- [MATERIAL]
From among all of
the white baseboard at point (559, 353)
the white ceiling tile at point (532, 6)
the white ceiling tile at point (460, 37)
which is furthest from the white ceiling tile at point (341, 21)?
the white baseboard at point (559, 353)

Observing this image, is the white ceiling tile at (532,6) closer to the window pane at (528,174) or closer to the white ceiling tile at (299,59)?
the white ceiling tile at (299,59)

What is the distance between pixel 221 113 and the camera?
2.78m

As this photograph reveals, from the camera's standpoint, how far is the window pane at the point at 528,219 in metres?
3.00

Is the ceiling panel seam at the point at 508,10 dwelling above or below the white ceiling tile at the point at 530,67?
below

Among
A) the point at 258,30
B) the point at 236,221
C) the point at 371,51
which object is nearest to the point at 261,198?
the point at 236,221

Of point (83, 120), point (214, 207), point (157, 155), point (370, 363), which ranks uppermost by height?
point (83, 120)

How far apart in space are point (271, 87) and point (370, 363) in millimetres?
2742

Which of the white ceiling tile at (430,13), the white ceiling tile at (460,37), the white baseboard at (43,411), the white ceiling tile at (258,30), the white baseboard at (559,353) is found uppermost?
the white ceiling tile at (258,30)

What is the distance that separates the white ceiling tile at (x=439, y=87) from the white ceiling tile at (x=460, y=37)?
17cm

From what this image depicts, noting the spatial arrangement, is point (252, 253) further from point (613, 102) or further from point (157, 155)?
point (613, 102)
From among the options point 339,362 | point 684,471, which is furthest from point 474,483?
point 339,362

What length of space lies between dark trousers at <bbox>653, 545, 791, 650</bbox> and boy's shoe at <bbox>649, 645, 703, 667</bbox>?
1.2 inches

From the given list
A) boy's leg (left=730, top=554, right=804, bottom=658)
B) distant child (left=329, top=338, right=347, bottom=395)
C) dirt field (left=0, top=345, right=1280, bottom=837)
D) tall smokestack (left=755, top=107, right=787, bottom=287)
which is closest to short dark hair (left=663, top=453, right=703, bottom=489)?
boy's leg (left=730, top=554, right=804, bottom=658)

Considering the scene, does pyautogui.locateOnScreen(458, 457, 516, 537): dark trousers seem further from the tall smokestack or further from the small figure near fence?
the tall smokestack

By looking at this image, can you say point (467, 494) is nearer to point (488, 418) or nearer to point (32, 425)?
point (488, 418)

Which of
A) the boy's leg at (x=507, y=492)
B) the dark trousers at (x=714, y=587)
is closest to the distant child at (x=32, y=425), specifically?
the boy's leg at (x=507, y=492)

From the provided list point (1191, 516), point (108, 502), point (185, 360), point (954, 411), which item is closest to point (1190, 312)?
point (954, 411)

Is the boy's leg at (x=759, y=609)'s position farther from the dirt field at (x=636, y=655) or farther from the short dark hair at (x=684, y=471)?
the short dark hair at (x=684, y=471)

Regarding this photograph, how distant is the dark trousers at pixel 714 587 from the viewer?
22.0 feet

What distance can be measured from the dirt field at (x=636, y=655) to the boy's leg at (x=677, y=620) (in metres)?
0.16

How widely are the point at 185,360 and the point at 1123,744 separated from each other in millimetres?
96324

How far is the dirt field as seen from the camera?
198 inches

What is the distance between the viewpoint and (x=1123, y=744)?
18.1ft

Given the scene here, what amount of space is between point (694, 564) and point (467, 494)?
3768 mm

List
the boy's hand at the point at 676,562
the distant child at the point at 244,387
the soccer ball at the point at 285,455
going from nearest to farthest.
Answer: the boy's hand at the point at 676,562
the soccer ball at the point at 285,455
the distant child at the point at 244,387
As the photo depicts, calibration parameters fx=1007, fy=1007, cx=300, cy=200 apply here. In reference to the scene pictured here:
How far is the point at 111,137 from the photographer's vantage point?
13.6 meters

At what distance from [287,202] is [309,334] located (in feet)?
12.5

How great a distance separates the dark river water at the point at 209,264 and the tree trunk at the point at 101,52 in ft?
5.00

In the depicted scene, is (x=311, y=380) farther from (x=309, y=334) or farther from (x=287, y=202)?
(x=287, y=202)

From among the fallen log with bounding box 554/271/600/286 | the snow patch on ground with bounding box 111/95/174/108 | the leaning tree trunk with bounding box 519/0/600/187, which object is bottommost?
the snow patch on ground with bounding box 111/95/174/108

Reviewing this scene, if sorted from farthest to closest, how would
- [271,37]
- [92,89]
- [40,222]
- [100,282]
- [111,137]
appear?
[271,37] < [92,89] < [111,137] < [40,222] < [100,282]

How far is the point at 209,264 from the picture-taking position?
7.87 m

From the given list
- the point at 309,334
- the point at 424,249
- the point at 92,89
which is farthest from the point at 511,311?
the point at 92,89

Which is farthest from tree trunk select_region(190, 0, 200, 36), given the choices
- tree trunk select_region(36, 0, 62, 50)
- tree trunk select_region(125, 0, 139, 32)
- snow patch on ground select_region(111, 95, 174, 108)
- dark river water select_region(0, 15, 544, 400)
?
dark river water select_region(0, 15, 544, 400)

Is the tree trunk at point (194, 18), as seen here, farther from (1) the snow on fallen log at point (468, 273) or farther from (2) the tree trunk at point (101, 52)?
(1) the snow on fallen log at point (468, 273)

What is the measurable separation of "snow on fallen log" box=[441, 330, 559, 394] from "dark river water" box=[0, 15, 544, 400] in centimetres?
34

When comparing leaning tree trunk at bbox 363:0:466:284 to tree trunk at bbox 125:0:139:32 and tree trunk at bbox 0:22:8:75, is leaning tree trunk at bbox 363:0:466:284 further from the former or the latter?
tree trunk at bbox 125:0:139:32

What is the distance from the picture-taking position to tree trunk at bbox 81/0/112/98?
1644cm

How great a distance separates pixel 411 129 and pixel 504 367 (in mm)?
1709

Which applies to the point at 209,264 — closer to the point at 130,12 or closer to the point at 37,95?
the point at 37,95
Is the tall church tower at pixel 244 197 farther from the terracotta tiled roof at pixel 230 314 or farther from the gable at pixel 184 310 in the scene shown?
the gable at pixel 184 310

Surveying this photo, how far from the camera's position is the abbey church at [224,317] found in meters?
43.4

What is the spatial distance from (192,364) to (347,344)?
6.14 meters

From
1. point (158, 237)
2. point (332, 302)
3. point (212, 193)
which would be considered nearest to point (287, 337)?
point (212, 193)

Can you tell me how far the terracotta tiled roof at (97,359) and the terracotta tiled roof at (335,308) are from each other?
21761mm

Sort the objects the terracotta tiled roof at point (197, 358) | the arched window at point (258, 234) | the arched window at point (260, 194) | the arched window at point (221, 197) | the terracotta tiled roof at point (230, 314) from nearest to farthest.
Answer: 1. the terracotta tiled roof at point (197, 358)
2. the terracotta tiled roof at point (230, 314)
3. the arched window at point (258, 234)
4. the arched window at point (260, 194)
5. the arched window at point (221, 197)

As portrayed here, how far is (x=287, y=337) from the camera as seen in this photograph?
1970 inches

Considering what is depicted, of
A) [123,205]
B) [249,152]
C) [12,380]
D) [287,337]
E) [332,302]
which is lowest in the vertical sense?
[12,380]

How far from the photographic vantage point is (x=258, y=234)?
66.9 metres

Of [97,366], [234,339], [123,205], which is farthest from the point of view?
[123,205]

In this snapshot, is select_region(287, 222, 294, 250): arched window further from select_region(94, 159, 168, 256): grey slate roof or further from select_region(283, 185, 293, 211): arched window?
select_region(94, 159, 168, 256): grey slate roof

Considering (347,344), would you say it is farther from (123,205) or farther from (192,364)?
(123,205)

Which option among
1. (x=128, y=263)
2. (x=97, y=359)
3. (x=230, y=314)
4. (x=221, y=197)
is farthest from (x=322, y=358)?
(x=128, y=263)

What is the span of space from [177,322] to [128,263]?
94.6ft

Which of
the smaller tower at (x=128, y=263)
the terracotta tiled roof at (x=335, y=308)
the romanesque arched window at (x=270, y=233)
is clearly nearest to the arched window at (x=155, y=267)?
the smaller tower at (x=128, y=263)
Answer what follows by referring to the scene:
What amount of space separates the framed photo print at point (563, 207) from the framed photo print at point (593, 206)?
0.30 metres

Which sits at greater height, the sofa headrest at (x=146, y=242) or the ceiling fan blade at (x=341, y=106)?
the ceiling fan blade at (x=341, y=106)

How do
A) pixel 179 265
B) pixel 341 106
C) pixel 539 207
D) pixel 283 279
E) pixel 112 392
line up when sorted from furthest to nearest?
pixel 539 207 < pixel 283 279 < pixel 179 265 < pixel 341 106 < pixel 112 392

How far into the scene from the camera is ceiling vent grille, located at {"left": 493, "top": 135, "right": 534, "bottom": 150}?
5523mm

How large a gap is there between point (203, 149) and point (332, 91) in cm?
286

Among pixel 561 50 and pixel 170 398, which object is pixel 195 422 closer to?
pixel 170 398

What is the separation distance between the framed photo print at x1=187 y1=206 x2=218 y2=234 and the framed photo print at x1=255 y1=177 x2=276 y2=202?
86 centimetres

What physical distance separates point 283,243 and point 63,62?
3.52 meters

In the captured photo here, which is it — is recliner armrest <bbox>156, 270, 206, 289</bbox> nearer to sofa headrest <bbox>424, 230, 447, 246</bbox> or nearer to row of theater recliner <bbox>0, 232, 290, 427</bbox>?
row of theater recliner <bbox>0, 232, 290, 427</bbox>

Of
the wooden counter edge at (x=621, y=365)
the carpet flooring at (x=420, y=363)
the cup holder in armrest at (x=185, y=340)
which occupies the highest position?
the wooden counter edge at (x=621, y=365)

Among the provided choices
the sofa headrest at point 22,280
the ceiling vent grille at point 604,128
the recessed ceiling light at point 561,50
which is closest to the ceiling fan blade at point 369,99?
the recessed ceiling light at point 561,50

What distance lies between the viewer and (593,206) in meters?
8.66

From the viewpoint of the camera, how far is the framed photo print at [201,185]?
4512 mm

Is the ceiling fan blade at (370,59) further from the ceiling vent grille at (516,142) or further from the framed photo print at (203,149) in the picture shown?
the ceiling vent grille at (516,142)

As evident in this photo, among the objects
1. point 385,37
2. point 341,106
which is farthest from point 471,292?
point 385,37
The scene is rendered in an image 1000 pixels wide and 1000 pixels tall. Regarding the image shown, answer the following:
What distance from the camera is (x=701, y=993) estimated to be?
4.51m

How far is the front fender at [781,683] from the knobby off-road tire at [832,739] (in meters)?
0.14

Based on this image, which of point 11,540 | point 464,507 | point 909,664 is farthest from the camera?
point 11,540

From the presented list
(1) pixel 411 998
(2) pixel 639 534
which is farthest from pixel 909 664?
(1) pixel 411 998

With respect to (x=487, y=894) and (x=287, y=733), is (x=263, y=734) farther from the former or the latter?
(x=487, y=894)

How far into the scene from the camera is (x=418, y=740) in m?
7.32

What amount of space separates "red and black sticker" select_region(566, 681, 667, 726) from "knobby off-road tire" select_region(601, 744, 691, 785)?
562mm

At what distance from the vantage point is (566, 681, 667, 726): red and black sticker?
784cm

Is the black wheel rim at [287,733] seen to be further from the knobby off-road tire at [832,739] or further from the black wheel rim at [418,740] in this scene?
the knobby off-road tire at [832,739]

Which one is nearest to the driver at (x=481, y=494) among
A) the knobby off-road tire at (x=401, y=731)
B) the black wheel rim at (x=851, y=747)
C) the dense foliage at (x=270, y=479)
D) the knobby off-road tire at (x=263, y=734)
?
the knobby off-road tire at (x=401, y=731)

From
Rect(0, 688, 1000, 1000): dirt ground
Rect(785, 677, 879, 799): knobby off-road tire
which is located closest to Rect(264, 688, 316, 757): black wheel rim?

- [PROBLEM REQUIREMENTS] Please go through the records from the line containing "Of [97,366], [234,339], [123,205], which" down to the line containing "pixel 539 207 <", switch "arched window" to "arched opening" wherever it appears, and write out those lines with nothing else changed.

- [OUTPUT]
Of [97,366], [234,339], [123,205], which is farthest from the point of view?
[123,205]

In this snapshot, is select_region(287, 222, 294, 250): arched opening further from select_region(94, 159, 168, 256): grey slate roof or further from select_region(283, 185, 293, 211): arched opening?
select_region(94, 159, 168, 256): grey slate roof

Considering (347,344), would you say it is farther from (123,205) or farther from (192,364)?
(123,205)

Which option among
1. (x=128, y=263)
2. (x=97, y=359)
3. (x=230, y=314)
4. (x=221, y=197)
is farthest from (x=322, y=358)?
(x=128, y=263)

What is the span of space from [177,322] to [128,263]?
94.6ft

Which of
the smaller tower at (x=128, y=263)
the terracotta tiled roof at (x=335, y=308)
the romanesque arched opening at (x=270, y=233)
is clearly nearest to the arched opening at (x=155, y=267)?
the smaller tower at (x=128, y=263)
Answer what follows by referring to the scene:
What amount of space separates the framed photo print at point (563, 207) from the framed photo print at point (593, 206)?
0.30 metres

Which sits at greater height, the sofa headrest at (x=146, y=242) or the ceiling fan blade at (x=341, y=106)?
the ceiling fan blade at (x=341, y=106)

How do
A) pixel 179 265
B) pixel 341 106
C) pixel 539 207
D) pixel 283 279
E) pixel 112 392
line up when sorted from furthest to nearest?
pixel 539 207 < pixel 283 279 < pixel 179 265 < pixel 341 106 < pixel 112 392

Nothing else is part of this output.